The characteristics of SARS-CoV-2 and its transmission make endoscopy a potential route for infection, and all endoscopies should be considered aerosol-generating procedures. Coughing, gagging, and retching can occur during upper endoscopy while passing flatus and pathogen-containing liquid stools can happen in colonoscopy. A prospective study has demonstrated that endoscopists are exposed to infectious particles during gastrointestinal procedures without recognising being exposed. In addition, SARS-CoV-2 may be detectable in stool for several weeks even after clinical recovery, although whether stool shedding of viral particles can transmit infection is, at present, unclear. It is not always clear when an endoscopy should be considered as urgent and needs to be performed in patients with IBD. We considered four different urgent scenarios that could necessitate endoscopy: confirmation of a new diagnosis, especially in a moderate-to-severe scenario when biologics may be chosen as a first-line treatment, given that high-dose corticosteroids might increase the risk of an adverse outcome for COVID-19; a severe acute flare-up in patients with ulcerative colitis; partial bowel obstruction in patients with IBD, which could be secondary to neoplasia or ileocolonic anastomotic stricture; and cholangitis and jaundice in patients with known primary sclerosing cholangitis (PSC) with dominant bile duct stricture. We also propose an endoscopy plan for gradual return to normal service post-pandemic.
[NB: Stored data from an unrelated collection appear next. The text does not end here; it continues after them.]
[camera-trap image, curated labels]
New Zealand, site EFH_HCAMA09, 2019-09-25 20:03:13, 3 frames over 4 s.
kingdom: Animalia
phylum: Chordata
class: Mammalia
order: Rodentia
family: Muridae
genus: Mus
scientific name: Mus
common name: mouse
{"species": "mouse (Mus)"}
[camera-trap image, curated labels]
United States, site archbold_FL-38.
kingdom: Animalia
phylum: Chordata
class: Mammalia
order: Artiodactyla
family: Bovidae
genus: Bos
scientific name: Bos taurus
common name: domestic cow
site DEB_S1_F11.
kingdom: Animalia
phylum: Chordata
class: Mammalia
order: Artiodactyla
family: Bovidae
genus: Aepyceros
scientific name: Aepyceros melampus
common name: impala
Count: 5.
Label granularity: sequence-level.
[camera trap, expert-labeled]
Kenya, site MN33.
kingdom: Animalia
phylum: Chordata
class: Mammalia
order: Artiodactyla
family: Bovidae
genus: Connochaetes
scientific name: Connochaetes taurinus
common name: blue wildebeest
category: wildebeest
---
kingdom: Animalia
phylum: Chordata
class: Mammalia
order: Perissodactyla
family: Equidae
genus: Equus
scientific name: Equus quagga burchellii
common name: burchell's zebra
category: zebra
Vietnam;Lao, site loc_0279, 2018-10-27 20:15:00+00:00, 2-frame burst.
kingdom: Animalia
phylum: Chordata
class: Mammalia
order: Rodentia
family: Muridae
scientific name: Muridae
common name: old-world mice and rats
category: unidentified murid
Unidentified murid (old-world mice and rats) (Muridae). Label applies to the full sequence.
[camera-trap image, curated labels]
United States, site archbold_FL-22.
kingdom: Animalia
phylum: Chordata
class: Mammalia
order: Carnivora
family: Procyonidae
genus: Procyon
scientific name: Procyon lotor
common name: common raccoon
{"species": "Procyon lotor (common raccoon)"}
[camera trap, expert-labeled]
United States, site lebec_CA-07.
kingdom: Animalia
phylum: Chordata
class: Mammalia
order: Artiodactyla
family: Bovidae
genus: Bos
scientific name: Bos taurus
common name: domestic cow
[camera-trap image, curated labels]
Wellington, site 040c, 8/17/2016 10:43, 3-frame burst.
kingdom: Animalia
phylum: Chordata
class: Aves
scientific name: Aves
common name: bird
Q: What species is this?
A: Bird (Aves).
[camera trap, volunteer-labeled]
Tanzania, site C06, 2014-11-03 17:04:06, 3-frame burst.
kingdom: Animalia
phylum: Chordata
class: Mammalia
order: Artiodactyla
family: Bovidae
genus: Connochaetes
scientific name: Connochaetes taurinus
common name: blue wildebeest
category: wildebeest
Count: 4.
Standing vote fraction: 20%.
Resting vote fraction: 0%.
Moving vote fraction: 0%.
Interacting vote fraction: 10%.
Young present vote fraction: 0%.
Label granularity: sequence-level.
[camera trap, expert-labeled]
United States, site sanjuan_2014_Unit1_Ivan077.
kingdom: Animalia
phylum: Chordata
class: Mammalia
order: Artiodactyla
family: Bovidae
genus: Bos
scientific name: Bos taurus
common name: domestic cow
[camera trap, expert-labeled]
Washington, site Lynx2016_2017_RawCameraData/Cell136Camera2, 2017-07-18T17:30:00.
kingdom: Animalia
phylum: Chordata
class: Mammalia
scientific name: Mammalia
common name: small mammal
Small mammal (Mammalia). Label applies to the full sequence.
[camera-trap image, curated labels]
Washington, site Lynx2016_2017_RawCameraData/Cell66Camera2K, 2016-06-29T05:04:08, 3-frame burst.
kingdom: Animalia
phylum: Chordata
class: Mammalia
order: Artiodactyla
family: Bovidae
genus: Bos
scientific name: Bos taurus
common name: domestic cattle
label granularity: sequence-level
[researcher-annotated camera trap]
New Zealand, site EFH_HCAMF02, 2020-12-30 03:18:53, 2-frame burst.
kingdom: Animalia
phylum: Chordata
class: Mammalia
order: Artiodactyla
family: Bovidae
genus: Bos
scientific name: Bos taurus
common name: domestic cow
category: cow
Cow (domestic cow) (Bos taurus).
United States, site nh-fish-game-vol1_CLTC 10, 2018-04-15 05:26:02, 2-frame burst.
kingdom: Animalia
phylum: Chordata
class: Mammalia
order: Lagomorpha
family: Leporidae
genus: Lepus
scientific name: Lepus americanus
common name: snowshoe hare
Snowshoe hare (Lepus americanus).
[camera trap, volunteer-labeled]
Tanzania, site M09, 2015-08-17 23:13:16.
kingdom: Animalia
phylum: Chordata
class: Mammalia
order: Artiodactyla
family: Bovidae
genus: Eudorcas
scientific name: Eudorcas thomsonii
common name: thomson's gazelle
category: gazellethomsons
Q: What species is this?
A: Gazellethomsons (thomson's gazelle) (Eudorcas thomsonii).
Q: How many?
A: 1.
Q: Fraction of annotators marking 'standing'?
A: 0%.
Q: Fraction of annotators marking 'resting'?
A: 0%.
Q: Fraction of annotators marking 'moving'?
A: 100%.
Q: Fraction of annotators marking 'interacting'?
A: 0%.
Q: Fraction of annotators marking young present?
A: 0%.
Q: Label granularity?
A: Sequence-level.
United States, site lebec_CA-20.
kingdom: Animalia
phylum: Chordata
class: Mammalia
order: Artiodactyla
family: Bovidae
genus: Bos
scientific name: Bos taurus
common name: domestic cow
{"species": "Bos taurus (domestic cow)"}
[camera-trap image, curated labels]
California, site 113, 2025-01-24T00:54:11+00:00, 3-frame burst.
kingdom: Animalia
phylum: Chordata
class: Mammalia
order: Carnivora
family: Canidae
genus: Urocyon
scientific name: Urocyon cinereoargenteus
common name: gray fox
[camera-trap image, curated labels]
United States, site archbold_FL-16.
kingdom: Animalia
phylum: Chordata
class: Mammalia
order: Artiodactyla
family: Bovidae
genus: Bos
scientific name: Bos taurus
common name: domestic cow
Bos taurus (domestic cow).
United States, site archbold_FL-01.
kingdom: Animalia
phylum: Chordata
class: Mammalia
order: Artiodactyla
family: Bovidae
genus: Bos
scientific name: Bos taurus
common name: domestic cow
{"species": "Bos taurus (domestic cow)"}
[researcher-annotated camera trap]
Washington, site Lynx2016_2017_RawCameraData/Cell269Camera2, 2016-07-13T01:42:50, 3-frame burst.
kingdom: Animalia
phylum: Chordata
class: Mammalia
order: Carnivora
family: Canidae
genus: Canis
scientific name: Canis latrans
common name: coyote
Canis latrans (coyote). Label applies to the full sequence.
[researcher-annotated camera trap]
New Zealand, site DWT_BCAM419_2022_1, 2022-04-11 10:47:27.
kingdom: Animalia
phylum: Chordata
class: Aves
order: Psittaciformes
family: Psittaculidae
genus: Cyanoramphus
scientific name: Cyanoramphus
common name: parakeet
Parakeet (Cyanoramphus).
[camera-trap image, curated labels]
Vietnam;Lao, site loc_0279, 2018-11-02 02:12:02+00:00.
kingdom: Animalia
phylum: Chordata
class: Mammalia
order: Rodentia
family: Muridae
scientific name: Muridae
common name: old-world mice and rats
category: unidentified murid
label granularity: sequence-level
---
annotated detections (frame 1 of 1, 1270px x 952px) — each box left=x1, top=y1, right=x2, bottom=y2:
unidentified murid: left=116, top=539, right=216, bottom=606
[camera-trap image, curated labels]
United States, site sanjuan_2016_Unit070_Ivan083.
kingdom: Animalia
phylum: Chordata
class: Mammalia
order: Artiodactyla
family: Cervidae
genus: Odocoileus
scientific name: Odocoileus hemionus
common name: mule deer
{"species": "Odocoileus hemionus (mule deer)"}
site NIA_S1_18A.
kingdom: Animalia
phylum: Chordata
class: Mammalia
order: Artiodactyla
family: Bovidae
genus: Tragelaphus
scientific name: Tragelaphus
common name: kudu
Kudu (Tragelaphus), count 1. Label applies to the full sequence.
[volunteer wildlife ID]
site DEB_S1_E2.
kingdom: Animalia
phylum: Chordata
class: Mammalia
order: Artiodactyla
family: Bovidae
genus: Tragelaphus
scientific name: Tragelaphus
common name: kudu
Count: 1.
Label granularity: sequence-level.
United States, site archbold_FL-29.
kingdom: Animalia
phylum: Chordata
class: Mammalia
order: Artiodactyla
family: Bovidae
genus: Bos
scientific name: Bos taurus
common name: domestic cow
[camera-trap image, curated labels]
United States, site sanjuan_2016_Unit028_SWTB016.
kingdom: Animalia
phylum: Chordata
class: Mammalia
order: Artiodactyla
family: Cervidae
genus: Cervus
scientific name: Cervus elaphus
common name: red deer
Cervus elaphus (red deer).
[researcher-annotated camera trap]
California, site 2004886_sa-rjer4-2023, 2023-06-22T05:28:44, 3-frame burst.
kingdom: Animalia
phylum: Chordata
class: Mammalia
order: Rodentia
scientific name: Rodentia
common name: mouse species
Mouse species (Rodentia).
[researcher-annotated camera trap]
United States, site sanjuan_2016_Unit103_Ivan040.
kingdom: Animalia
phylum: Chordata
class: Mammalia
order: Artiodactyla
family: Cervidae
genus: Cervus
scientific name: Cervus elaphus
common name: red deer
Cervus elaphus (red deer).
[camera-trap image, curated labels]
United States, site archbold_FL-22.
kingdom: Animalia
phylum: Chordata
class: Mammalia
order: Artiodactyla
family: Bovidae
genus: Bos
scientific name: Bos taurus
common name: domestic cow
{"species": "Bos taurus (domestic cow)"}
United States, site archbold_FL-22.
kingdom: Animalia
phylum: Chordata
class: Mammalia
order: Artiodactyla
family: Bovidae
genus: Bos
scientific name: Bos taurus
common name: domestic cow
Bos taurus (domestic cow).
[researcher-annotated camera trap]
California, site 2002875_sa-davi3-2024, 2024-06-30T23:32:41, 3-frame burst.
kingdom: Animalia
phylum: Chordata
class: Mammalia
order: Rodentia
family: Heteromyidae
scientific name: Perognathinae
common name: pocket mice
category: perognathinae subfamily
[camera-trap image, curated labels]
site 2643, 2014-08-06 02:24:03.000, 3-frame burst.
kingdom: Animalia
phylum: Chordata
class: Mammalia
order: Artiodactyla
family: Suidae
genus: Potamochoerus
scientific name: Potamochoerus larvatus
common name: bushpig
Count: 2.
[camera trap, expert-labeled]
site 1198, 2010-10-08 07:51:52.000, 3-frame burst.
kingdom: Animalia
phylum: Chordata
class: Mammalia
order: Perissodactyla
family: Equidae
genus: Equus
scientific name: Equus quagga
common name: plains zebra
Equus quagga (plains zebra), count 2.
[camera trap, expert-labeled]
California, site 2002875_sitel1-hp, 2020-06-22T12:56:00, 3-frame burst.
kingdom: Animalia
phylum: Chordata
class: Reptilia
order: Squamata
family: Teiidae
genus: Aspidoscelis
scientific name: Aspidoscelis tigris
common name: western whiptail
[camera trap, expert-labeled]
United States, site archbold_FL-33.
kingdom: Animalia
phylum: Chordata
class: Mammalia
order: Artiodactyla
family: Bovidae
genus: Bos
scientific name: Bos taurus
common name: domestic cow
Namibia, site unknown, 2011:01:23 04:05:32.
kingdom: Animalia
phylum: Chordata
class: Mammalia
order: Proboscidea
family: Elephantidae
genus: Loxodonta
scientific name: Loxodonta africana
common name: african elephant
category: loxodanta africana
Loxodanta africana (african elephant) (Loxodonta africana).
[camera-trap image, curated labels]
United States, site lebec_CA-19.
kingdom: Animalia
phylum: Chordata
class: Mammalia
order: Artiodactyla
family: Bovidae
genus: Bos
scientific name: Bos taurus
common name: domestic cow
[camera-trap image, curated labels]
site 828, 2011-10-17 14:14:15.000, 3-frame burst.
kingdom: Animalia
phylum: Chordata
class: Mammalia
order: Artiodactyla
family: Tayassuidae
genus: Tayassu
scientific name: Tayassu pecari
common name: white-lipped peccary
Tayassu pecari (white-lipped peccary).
In certain urgent situations, such as perianal abscess or fistula, emergency examination under anaesthesia and drainage or seton placement is necessary and the colorectal surgeon will generally perform an on-table flexible sigmoidoscopy to assess the rectum. We have not discussed these situations for an IBD endoscopist. In all other situations, use of non-invasive biomarkers, cross-sectional imaging such as ultrasonography, or video capsule enteroscopy to support wise clinical examination might be able to postpone or replace endoscopic investigations in patients with IBD during the pandemic.